Fondatore del Movimento, Grillo non ricopre più il ruolo di garante dalla fine del 2024, quando quella posizione è stato eliminata dal voto degli iscritti all’Assemblea costituente dei 5 stelle. Attualmente, quindi, di fatto Grillo non fa parte del M5s guidato da Giuseppe Conte. L’azione legale per rivendicare il simbolo era già stata preannunciata a giugno da fonti vicine a Grillo.

Immediata la risposta arrivata dal deputato del M5s Alfonso Colucci: “Affrontiamo con assoluta tranquillità questa iniziativa di Beppe Grillo che si manifesta già ad un primo esame assolutamente infondata. Avevamo già anticipato che è assolutamente impropria e assurda la pretesa di Grillo di ritenersi proprietario degli elementi identificativi del Movimento, in particolare la denominazione e il simbolo”, scrive Colucci.

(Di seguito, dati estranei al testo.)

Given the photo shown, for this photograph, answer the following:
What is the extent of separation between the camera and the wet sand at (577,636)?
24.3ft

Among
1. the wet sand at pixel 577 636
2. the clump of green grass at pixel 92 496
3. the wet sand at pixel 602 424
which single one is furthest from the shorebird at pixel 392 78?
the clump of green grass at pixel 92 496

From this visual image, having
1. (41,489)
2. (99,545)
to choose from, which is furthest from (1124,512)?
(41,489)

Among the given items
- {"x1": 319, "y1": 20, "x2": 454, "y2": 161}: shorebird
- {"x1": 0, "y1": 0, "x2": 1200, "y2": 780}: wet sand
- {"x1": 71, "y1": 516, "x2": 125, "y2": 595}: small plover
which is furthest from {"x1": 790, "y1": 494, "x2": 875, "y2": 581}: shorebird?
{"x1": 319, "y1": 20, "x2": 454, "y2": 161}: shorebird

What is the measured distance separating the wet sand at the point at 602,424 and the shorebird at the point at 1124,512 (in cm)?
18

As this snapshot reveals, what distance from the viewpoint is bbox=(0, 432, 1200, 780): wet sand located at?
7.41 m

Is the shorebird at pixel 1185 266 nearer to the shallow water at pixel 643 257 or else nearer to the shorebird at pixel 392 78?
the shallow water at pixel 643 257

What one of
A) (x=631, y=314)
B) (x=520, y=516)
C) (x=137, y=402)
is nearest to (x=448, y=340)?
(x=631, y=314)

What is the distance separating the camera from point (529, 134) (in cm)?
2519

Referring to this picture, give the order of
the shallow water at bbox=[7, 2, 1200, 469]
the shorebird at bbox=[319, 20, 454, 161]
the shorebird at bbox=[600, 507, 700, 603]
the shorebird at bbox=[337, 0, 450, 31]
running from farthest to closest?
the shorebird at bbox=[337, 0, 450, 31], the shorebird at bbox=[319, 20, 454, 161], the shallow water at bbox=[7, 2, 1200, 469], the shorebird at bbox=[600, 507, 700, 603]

Il deputato M5s ha commentato la notizia dell’iniziativa giudiziaria di Beppe Grillo: “La comunità degli iscritti già con l’assemblea costituente gli chiarì che i valori del M5s appartengono esclusivamente alla comunità. Sarà ora un giudice a chiarirgli che anche la denominazione e il simbolo del Movimento 5 stelle appartengono non a singole personalità, del passato come del presente, ma all’intera comunità. La vita democratica di una comunità politica non può né deve essere piegata a logiche padronali che sono la negazione dei principi fondamentali di libertà democratica che devono caratterizzare le formazioni politiche. Risponderemo con fermezza in giudizio alla richiesta di Grillo e valuteremo con equilibrio una eventuale nostra richiesta di danni per un’iniziativa che appare chiaramente temeraria”.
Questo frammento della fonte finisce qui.